### Text
::::

# JustLogic: A benchmark for natural language deductive reasoning

Contains all code and prompts to reproduce the dataset, evaluations, and statistics in the paper. 

## Dataset Construction (Section 3)

- Run `create_dataset/template.py`
- Able to adjust range of reasoning depth (Default: 1-7) and no. of samples per depth (Default: 1000)
- Run `create_dataset/create_split.py` for the train-validation-test split.
- The full dataset can be found in the `dataset` folder. To prevent benchmark leakage, the test set is not openly released. However, it can be easily generated by running the above scripts. The test set is also available upon request to the authors.

## Context-Independent Test (Section 5.1)

- Run `ci_eval/openai_integration.py` to get GPT-4 predictions. Choose the dataset in line 128.
- Run `ci_eval/eval.py` to find the accuracy rate.
- All context-independence test results can be found in the `ci_eval` folder.

## LLM Evaluation (Section 5.2)
- All prompts and results files can be found in the `eval` folder.
- To reproduce results, run `LLM_eval.ipynb`. GPT models use the OpenAI API, while Llama3 models can either be run locally or via the Replicate API.
- `LLM_eval.ipynb` is written to run on Google Colab. However, only minor changes are required to run locally.
- Run `eval/eval.py` to find the accuracy rate.

## Statistics
- The statistics on complexity in Section 3.4 can be reproduced in `statistics/complexity_stats.py`.
- The graphs on error analysis in Section 5.3 can be reproduced in `statistics/error_analysis.py`.

::::

### Dataset records
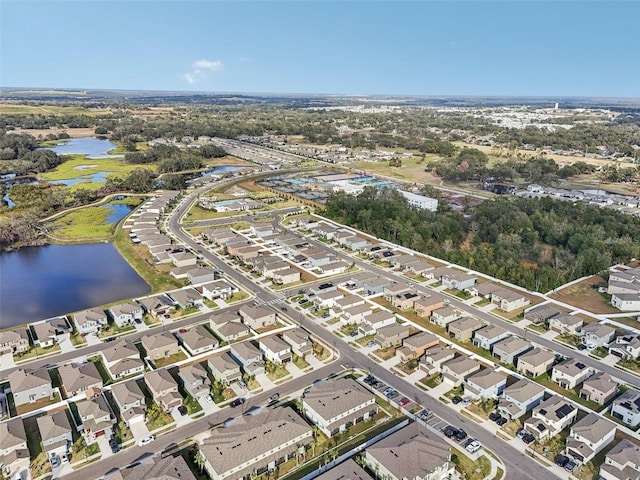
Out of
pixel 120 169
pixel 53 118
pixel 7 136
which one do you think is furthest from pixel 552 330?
pixel 53 118

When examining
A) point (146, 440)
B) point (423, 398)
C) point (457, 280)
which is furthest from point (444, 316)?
→ point (146, 440)

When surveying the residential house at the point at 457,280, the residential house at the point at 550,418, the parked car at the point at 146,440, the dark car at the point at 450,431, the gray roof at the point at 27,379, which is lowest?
the parked car at the point at 146,440

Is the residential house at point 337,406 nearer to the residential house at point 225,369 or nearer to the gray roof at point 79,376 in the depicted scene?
the residential house at point 225,369

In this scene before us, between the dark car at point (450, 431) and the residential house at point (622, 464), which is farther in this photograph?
the dark car at point (450, 431)

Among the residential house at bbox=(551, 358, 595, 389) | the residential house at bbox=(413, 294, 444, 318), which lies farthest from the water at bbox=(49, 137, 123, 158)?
the residential house at bbox=(551, 358, 595, 389)

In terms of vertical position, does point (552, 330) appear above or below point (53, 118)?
below

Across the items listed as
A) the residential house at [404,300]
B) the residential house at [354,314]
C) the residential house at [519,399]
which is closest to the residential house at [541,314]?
the residential house at [404,300]

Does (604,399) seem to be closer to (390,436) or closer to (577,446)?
(577,446)

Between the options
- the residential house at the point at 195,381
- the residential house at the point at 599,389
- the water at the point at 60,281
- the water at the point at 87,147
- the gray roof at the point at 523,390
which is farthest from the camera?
the water at the point at 87,147
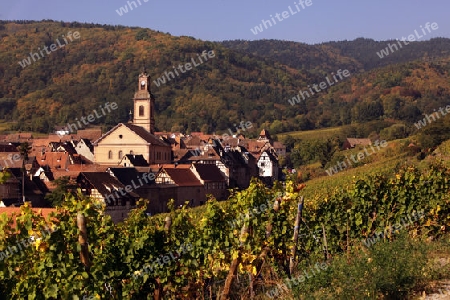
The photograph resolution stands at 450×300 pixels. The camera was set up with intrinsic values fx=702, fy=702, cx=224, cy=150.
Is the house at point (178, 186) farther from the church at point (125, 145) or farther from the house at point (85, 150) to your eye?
the house at point (85, 150)

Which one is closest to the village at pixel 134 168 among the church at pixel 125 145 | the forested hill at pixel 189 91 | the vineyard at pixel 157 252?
the church at pixel 125 145

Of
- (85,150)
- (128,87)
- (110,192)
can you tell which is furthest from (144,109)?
(128,87)

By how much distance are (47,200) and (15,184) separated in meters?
2.49

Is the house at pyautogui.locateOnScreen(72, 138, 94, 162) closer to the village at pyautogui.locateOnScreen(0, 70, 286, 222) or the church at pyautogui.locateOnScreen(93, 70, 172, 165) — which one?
the village at pyautogui.locateOnScreen(0, 70, 286, 222)

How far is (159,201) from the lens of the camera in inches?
2216

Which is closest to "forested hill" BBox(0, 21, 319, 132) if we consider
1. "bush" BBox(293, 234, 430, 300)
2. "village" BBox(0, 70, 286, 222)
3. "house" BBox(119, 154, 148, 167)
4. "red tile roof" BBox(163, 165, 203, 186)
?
"village" BBox(0, 70, 286, 222)

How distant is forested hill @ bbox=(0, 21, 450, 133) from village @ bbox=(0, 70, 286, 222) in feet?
140

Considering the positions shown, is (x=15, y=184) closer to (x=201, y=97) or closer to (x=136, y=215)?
(x=136, y=215)

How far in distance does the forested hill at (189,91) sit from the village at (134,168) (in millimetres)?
42711

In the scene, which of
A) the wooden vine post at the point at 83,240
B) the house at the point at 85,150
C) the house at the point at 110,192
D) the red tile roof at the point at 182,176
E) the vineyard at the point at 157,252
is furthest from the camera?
the house at the point at 85,150

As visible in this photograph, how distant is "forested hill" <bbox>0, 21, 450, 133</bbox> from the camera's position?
135750 millimetres

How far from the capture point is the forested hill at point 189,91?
13575cm

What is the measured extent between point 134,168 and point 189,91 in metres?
111

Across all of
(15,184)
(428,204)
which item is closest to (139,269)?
(428,204)
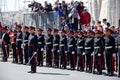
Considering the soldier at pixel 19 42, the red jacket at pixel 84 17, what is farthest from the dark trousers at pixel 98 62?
the soldier at pixel 19 42

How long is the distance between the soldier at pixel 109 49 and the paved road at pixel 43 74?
1.60 feet

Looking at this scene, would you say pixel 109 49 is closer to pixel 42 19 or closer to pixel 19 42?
pixel 19 42

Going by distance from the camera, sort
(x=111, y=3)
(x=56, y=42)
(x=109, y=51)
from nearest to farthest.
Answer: (x=109, y=51) < (x=56, y=42) < (x=111, y=3)

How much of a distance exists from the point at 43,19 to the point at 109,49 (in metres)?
7.80

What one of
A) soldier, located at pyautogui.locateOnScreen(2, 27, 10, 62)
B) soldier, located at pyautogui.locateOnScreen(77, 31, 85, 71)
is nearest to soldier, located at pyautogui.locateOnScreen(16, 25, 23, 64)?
soldier, located at pyautogui.locateOnScreen(2, 27, 10, 62)

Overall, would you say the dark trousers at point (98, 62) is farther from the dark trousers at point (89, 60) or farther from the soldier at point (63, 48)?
the soldier at point (63, 48)

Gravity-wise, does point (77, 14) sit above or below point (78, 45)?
above

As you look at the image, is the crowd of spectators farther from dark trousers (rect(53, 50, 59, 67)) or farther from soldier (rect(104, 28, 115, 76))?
soldier (rect(104, 28, 115, 76))

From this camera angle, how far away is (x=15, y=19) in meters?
31.1

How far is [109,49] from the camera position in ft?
54.9

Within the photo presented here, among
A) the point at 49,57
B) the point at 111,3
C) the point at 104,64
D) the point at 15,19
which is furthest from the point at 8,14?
the point at 104,64

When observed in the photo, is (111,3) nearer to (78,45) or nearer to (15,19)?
(15,19)

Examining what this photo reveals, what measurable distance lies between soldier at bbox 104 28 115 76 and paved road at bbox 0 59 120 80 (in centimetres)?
49

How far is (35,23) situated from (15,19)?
268 inches
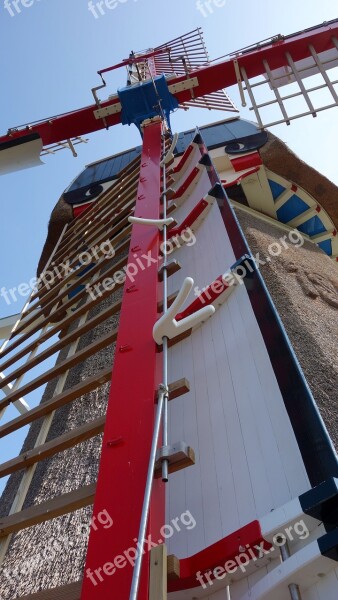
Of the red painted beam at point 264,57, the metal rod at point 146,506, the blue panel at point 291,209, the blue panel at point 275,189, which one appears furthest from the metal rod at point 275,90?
the metal rod at point 146,506

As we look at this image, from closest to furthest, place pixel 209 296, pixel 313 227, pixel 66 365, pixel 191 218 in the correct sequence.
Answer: pixel 209 296, pixel 66 365, pixel 191 218, pixel 313 227

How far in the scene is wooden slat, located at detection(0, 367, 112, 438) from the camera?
1.85 meters

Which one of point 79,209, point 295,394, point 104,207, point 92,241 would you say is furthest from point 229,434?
point 79,209

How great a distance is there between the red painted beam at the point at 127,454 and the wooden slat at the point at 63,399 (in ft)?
0.36

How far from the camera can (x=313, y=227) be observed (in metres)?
5.12

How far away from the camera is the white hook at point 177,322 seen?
1.46 meters

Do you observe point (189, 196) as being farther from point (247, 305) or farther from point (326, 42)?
point (326, 42)

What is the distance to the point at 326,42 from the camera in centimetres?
537

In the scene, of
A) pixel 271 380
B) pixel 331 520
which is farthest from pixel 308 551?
pixel 271 380

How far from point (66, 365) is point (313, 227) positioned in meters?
3.61

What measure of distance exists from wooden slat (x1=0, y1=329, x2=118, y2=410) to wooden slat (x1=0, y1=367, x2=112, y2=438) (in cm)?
20

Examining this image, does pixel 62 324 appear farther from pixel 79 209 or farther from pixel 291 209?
pixel 79 209

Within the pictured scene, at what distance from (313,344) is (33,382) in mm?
1283

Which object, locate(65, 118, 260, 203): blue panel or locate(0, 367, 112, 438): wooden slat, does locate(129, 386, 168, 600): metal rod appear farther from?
locate(65, 118, 260, 203): blue panel
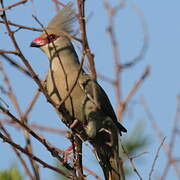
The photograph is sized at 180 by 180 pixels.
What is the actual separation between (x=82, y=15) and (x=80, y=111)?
4.87 ft

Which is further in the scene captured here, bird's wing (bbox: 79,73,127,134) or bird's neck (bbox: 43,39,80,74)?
bird's neck (bbox: 43,39,80,74)

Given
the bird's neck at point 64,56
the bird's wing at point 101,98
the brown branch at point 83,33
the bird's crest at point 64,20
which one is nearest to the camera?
the brown branch at point 83,33

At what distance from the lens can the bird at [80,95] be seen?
3.54 metres

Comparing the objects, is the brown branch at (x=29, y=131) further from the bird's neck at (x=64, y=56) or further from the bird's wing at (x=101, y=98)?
the bird's neck at (x=64, y=56)

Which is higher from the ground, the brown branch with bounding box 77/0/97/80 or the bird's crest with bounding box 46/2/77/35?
the bird's crest with bounding box 46/2/77/35

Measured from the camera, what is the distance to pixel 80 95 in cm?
378

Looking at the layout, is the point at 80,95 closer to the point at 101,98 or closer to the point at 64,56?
the point at 101,98

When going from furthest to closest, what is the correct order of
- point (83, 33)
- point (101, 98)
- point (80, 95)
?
1. point (101, 98)
2. point (80, 95)
3. point (83, 33)

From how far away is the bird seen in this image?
3.54 meters

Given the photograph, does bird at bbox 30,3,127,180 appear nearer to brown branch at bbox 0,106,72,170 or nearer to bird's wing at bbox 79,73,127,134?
→ bird's wing at bbox 79,73,127,134

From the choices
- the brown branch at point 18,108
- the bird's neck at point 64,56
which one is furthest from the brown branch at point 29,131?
the bird's neck at point 64,56

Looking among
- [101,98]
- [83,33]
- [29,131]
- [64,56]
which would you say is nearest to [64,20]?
[64,56]

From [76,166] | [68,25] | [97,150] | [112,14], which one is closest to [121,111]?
[76,166]

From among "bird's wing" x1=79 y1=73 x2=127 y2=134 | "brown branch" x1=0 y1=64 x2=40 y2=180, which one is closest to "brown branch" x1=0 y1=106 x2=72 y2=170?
"brown branch" x1=0 y1=64 x2=40 y2=180
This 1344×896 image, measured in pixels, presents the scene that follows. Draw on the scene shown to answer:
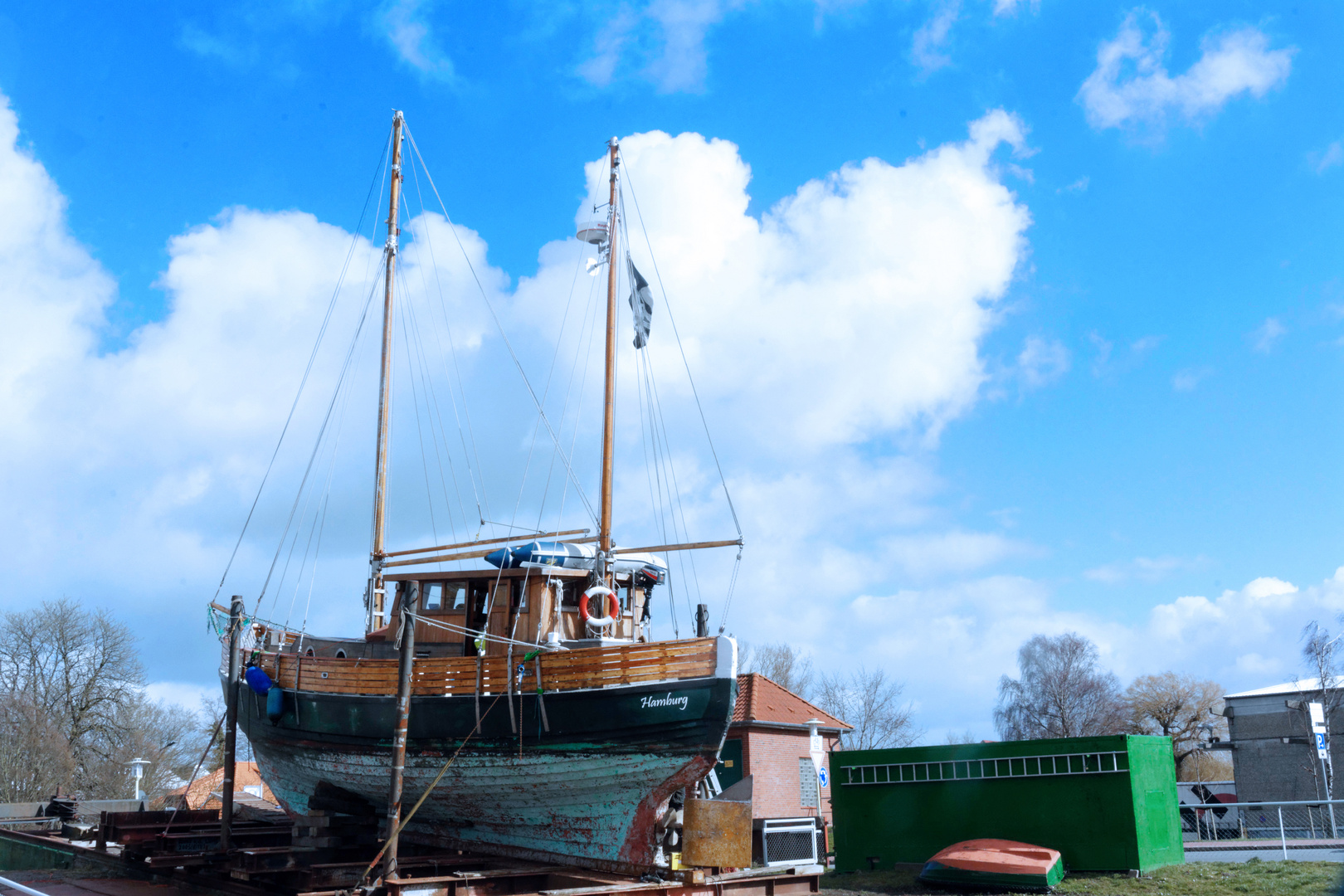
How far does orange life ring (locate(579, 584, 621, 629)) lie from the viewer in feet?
49.7

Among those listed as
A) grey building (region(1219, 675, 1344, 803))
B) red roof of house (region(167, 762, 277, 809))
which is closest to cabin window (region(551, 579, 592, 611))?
red roof of house (region(167, 762, 277, 809))

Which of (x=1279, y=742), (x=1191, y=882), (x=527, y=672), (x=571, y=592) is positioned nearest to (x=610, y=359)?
(x=571, y=592)

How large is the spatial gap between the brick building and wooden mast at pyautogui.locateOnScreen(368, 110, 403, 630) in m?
10.5

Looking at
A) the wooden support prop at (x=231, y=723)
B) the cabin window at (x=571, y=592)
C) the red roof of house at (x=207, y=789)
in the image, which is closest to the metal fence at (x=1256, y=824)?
the cabin window at (x=571, y=592)

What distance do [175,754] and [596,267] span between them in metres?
39.7

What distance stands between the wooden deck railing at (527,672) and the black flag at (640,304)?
739 cm

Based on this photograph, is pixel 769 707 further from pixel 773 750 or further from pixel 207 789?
pixel 207 789

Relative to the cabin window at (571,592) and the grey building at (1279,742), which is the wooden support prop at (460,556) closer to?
the cabin window at (571,592)

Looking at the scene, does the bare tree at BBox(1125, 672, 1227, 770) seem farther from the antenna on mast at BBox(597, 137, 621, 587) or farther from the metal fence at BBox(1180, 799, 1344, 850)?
the antenna on mast at BBox(597, 137, 621, 587)

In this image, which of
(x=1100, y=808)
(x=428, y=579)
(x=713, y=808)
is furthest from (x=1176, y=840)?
(x=428, y=579)

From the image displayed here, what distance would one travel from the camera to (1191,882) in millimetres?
12703

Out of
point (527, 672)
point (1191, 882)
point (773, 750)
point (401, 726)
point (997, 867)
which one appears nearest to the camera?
point (401, 726)

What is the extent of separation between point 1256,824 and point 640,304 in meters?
25.0

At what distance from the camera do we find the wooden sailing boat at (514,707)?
12.9 m
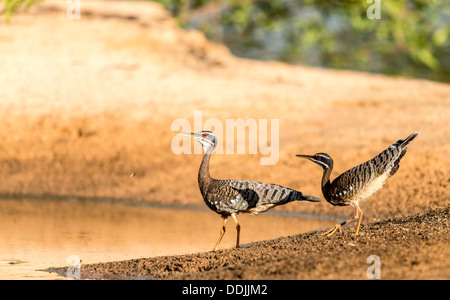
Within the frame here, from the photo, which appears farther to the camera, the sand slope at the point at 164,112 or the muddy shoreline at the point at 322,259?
the sand slope at the point at 164,112

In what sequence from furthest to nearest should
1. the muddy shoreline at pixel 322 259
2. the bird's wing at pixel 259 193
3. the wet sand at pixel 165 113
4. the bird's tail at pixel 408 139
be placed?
the wet sand at pixel 165 113
the bird's wing at pixel 259 193
the bird's tail at pixel 408 139
the muddy shoreline at pixel 322 259

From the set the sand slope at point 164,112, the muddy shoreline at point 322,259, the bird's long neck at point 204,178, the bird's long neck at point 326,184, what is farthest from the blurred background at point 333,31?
the muddy shoreline at point 322,259

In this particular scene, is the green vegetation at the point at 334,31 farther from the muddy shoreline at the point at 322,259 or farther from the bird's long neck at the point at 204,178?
the muddy shoreline at the point at 322,259

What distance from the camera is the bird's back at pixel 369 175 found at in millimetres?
7812

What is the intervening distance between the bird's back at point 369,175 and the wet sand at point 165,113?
1.06 m

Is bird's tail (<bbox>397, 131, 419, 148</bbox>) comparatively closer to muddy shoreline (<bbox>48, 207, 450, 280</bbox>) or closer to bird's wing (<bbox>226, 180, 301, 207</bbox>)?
muddy shoreline (<bbox>48, 207, 450, 280</bbox>)

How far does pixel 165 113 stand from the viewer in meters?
13.7

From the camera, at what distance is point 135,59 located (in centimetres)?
1548

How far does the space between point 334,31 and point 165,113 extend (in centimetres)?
1374

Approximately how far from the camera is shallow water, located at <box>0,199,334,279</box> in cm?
825
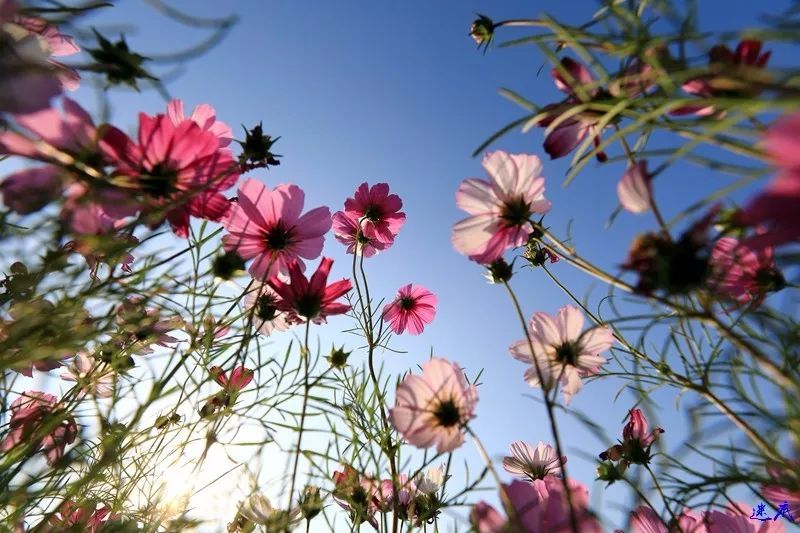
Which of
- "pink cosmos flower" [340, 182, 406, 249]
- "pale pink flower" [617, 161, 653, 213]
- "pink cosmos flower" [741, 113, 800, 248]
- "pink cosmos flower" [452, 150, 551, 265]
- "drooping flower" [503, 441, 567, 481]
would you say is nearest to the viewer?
"pink cosmos flower" [741, 113, 800, 248]

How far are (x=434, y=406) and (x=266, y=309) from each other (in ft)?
1.08

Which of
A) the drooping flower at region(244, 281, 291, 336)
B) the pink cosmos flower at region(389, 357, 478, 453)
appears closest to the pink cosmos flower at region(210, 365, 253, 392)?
the drooping flower at region(244, 281, 291, 336)

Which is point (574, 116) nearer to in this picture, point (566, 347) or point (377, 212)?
point (566, 347)

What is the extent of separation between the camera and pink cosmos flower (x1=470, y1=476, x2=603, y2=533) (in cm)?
38

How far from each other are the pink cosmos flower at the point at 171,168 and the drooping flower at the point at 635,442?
734 millimetres

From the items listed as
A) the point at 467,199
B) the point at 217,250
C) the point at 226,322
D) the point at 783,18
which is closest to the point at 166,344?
the point at 226,322

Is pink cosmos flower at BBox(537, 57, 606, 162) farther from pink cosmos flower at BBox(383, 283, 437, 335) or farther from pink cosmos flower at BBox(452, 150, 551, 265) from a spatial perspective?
pink cosmos flower at BBox(383, 283, 437, 335)

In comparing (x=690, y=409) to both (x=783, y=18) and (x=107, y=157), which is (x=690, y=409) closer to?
(x=783, y=18)

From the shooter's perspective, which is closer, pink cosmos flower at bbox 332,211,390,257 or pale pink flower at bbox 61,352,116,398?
pale pink flower at bbox 61,352,116,398

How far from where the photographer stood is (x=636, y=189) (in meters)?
0.36

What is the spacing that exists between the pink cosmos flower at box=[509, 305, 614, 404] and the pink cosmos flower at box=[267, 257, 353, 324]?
11.0 inches

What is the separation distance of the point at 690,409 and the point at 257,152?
60cm

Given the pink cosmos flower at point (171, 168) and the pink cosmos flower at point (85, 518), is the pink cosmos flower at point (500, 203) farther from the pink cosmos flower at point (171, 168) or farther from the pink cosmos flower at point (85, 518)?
the pink cosmos flower at point (85, 518)

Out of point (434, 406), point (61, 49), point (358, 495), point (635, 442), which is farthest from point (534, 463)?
point (61, 49)
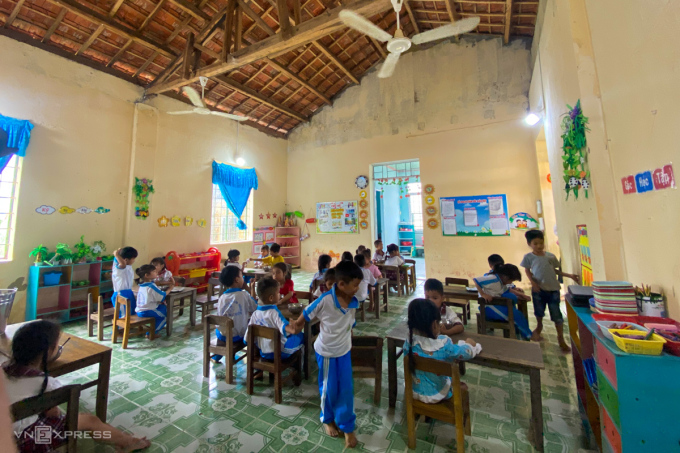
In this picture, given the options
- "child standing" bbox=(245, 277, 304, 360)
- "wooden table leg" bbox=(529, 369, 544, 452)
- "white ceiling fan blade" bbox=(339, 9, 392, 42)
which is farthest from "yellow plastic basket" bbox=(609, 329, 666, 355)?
"white ceiling fan blade" bbox=(339, 9, 392, 42)

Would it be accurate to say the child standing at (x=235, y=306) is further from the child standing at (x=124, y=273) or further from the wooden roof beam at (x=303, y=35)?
the wooden roof beam at (x=303, y=35)

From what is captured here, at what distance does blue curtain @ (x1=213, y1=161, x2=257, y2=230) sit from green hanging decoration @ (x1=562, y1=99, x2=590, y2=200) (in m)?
6.63

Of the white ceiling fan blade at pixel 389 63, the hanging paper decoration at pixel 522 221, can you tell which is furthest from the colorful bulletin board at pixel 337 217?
the white ceiling fan blade at pixel 389 63

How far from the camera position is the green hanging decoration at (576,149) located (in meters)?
2.43

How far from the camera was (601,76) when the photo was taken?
2.18 metres

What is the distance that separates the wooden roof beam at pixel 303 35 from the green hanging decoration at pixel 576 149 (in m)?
2.29

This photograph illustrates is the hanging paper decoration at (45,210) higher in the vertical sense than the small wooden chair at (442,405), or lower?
higher

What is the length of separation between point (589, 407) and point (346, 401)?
1519 millimetres

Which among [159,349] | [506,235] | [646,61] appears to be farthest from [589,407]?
[506,235]

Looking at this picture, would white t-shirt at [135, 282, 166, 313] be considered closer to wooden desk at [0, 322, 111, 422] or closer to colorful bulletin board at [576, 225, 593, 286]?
wooden desk at [0, 322, 111, 422]

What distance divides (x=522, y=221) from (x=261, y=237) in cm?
649

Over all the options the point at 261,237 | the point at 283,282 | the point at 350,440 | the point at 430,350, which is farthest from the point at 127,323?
the point at 261,237

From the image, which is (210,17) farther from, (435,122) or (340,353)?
(340,353)

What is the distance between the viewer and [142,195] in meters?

::::

### Explore the material
**A)** Based on the JustLogic page, answer yes or no to each statement, and quote the exact words from the page that decide it: (i) The test set is openly released in the `dataset` folder. (ii) `LLM_eval.ipynb` is written to run on Google Colab. (iii) Llama3 models can only be run through the Replicate API.
**B)** According to the JustLogic page, why is the test set not openly released, and how can it still be obtained? Answer in one to three sentences.
**C)** Update the JustLogic page from "- The full dataset" up to and including "Test (Section 5.1)", replacing "test set" with "held-out split".

### Answers per task
**A)**
(i) No: "To prevent benchmark leakage, the test set is not openly released."
(ii) Yes: "`LLM_eval.ipynb` is written to run on Google Colab."
(iii) No: "Llama3 models can either be run locally or via the Replicate API."

**B)** The test set is withheld to prevent benchmark leakage. It can still be generated by running the dataset construction scripts, and it is also available from the authors on request.

**C)**
- The full dataset can be found in the `dataset` folder. To prevent benchmark leakage, the held-out split is not openly released. However, it can be easily generated by running the above scripts. The held-out split is also available upon request to the authors.

## Context-Independent Test (Section 5.1)